Anthropocite is a proposition, a rock type and the narrative of its formation, that speculates on what may result over the coming millennium as a consequence of the mutating relationship between humanity and the earth’s various forces that drive planetary transformations.
Building on conversations with Dr Andrew Tomkins, James Driscoll and Julie Boyce, geologists and researchers in the School of Earth, Atmosphere and Environment at Monash University, Professor Nick Birbilis, head of the Department of Materials Engineering at Monash University and Dermot Henry, manager of the Natural Science Collections at Museum Victoria, the research proposes a new rock type called ‘Anthropocite’ . The artwork is to be incorporated into the Monash Earth Sciences Garden on the Clayton campus. The work responds to recent critical discussions regarding the effect of human activity on the planet at a global scale. Dramatic changes in atmosphere, accelerated species extinction, extraction and concentration of raw materials, production of new substances and the reshaping of extensive areas of land through building and development have led to the call for a new epoch in geological time scale be recognised. This emerging geological epoch has been termed the ‘Anthropocene’. While the Anthropocene is not currently recognised as a formal geologic epoch it has had widespread discussion within the geological community and is prominent within popular literature. This research explores how the Anthropocene may be evident in rock formations of the future. Through the production of Anthropocite OSW endeavours to think beyond the material detritus that currently surrounds us and to place human activity within a geological time frame.

Assignment A =>
Decide whether each statement below agrees with the passage on Anthropocite, answering yes or no and quoting the words of the passage that decide it. (i) The artwork is meant to become part of the Monash Earth Sciences Garden on the Clayton campus. (ii) The Anthropocene currently has formal status as a geologic epoch. (iii) Dermot Henry heads the Department of Materials Engineering at Monash University.
Assignment B =>
Transcribe the passage on Anthropocite between "Anthropocite is a" and "drive planetary transformations.", inclusive.

Extracted data entries
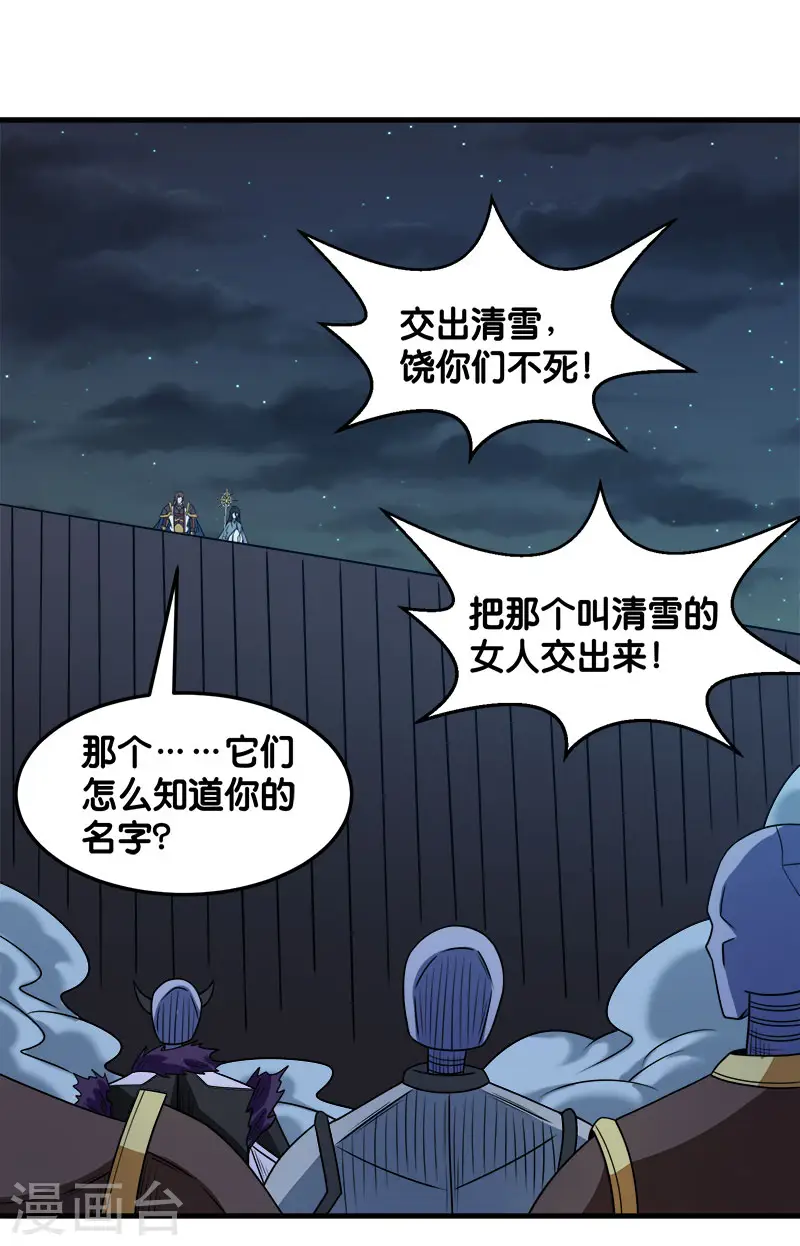 剑舞红袖漫画,第90话 对决2图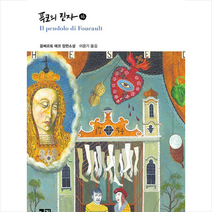 열린책들 푸코의 진자 (하)-양장개정판 +미니수첩제공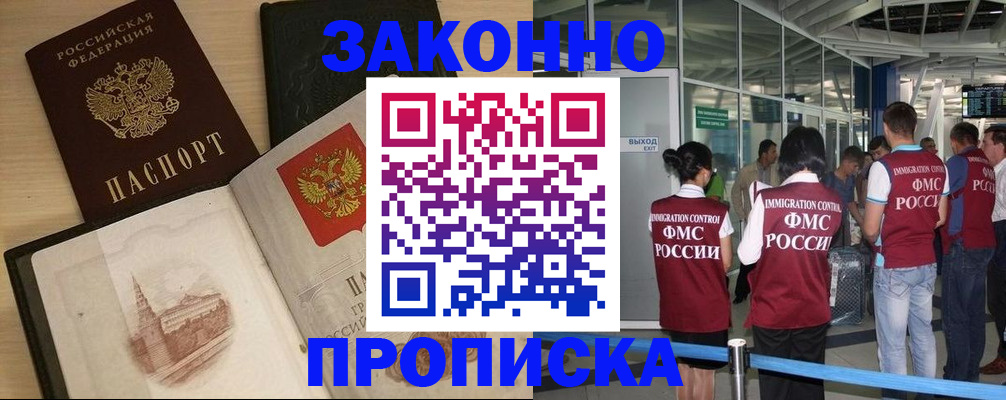 временная регистрация поиск в Сольцах
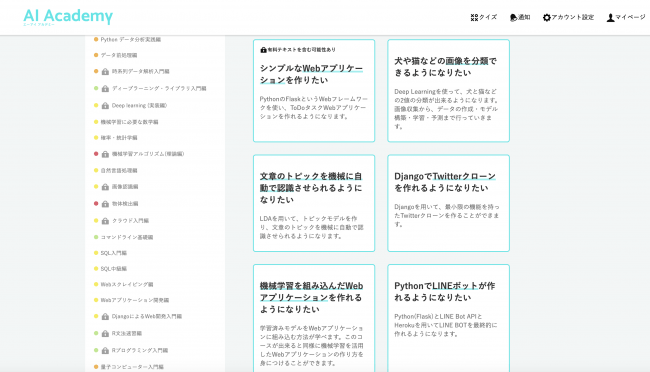 Aiやpythonが無料で学べるai Academyに980円にてより実践的な80のコンテンツ全て利用可能に クレジット決済対応開始 株式会社エーアイアカデミーのプレスリリース
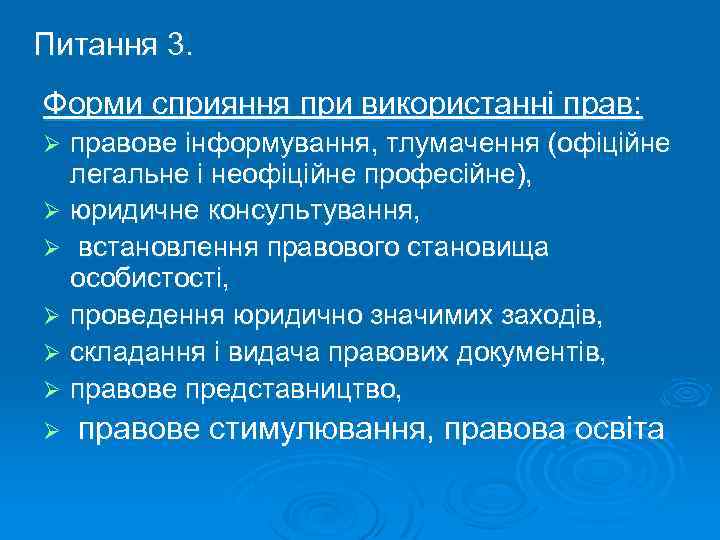 Питання 3. Форми сприяння при використанні прав: правове інформування, тлумачення (офіційне легальне і неофіційне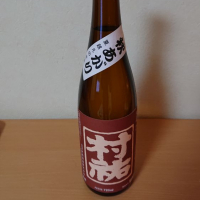 
            村祐_
            小野雄町さん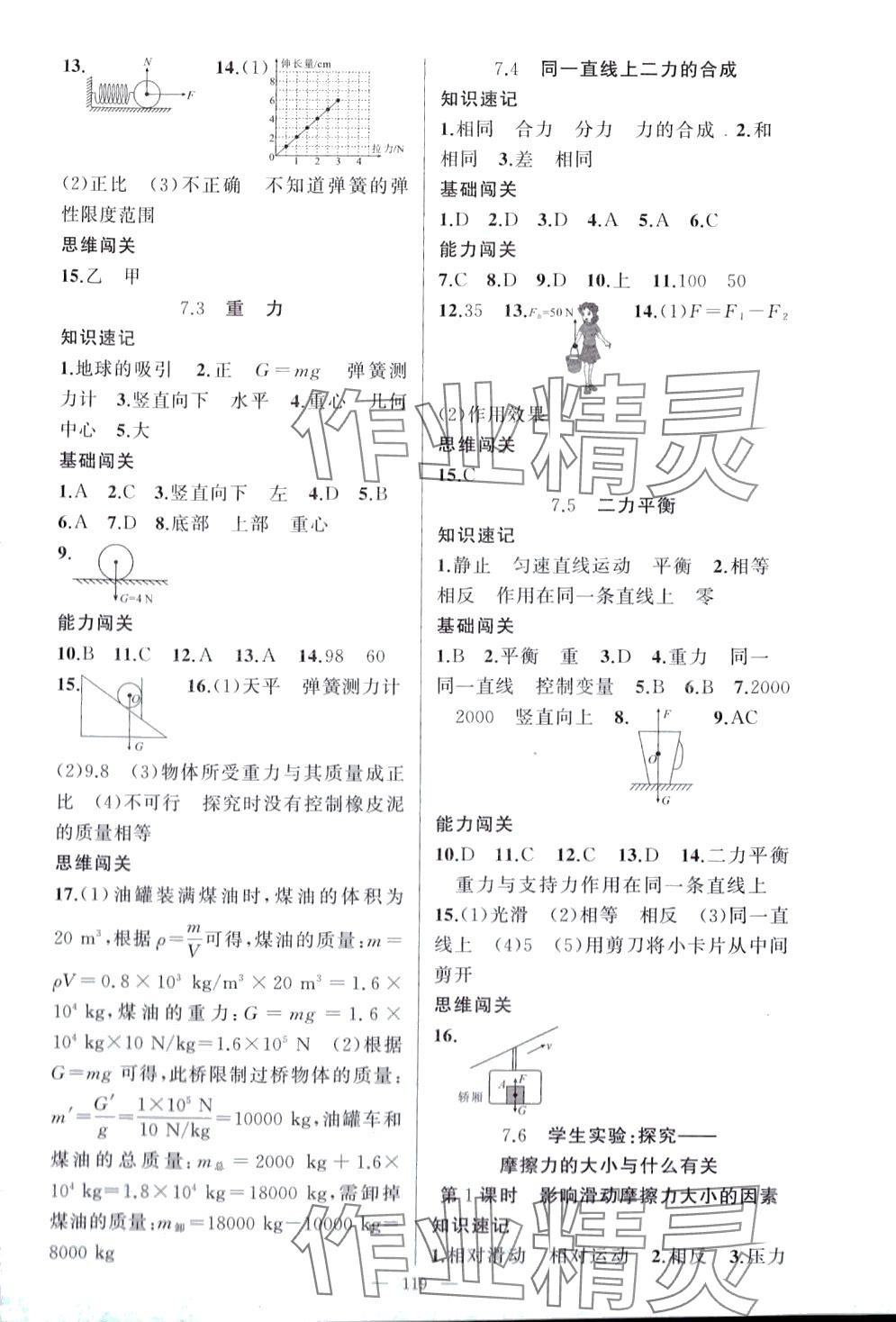 2024年黃岡100分闖關(guān)八年級物理下冊北師大版 第3頁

Exercise output A =>
(i) Yes: "The artwork is to be incorporated into the Monash Earth Sciences Garden on the Clayton campus."
(ii) No: "While the Anthropocene is not currently recognised as a formal geologic epoch"
(iii) No: "Professor Nick Birbilis, head of the Department of Materials Engineering at Monash University and Dermot Henry, manager of the Natural Science Collections at Museum Victoria"

Exercise output B =>
Anthropocite is a proposition, a rock type and the narrative of its formation, that speculates on what may result over the coming millennium as a consequence of the mutating relationship between humanity and the earth’s various forces that drive planetary transformations.